Vorgestern noch fühlte ich mich wie ein angeknabberter Hundekuchen. Dass ich heute die Strecke Böchingen - Landau - Böchingen in 39 Minuten mit dem E-Bike schaffe, hätte ich mir in diesen Elendsstunden auf keinen Fall vorstellen können. Es war nicht unanstrengend, aber im Turbomodus ging’s. Einen Stopp machte ich am Deutschen Tor. Wenn man alleine unterwegs ist, ohne Terminstress, dann entdeckt man wunderschöne kleine Oasen. Ganz allein, in Mitten der City. Wann hat man schon Muse dazu, diese besonderen Fleckchen anzusteuern. Die Unwetterwarnung ließ mich unruhig werden und ich verkürzte mein Aufenthalt und meine Shopping-Ambitionen. Mitten auf Mount Böchingen in einen Platzregen zu kommen und womöglich in der Queich zu enden, stand jetzt nicht unbedingt auf meiner Wunschliste. Heute weiß man ja leider nie, was einen bei Regen so erwartet: Kurz mal in die Stadt geradelt und wenn man zurück ist, findet sich der verbeulte Meriva mit „DerWolke“ am Steuer auf dem überschwemmten Hausdach wieder.

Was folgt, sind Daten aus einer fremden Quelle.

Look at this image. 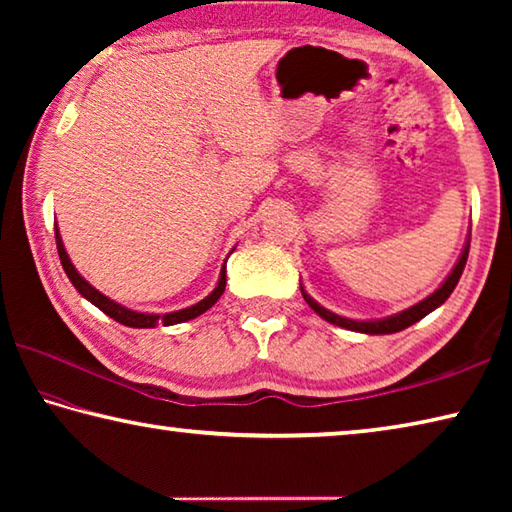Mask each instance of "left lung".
<instances>
[{"label": "left lung", "instance_id": "obj_1", "mask_svg": "<svg viewBox=\"0 0 512 512\" xmlns=\"http://www.w3.org/2000/svg\"><path fill=\"white\" fill-rule=\"evenodd\" d=\"M467 253H470V237H467L465 246H463V253H461V257H458V262L454 264L452 273L445 277V282L440 284V287L433 291L431 296H427V298L420 300V302H415V305L409 307V309L397 311V314L386 316V318H372V320L345 318V316L334 314V311L325 309L323 305H318V302L305 291V287H302V284H300V293H302V298L307 300V305L314 309L320 318L327 320V323L339 325L343 329H350V332H361V334H395V332H402V329H406V327H411L413 323H418V320H422L424 316L431 314L433 309H438L449 296H452V291L456 289V284H458V280H461V275H463V268H465V262H467Z\"/></svg>", "mask_w": 512, "mask_h": 512}]
</instances>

Den ganzen Vormittagsstress muss ich jetzt erst mal auf der Couch bei einer Prise Olympia verarbeiten. Die Ergebnisse interessieren mich eigentlich nicht so, sondern die Geschichten drum herum: Die Amateur-Radrennfahrerin und Mathematikerin aus der Schweiz, die keiner kannte und nun Olympiasiegerin ist. Die 46-jährige Turnerin, die nach ihrem allerletzten Sprung gebührend gefeiert wurde. Max Kruses Heiratsantrag vor laufender Kamera. Verrückter sympathischer Kerl! Die unglaublichen Biographien der Sportler*innen, die aus ihren Heimatländern vor Gewalt und Tod geflüchtet sind und nun ihren Traum bei Olympia verwirklichen können. DAS sehe ich gerne. Nici und Icke habe ich ein wenig irritiert, dass mir Dressurreiten so gut gefällt. Ein Sport nur für die ganz Abgehobenen. Ich finde es tatsächlich sehr esthetisch, was Reiter*in und Pferd da zusammen aufführen. Was für schöne Tiere. Seit wir vor zwei Jahren in den Genuss gekommen sind, mit Anna in Dänemark ausreiten zu dürfen, sehe ich sowohl die Tiere als auch den Sport mit ganz anderen Augen. Wenn ich Kohle hätte, würde ich Anna „Bella Rose“ zu Weihnachten schenken. Ja, ja, wer zum Teufel ist Bella Rose? Nur was für die Olympiakenner!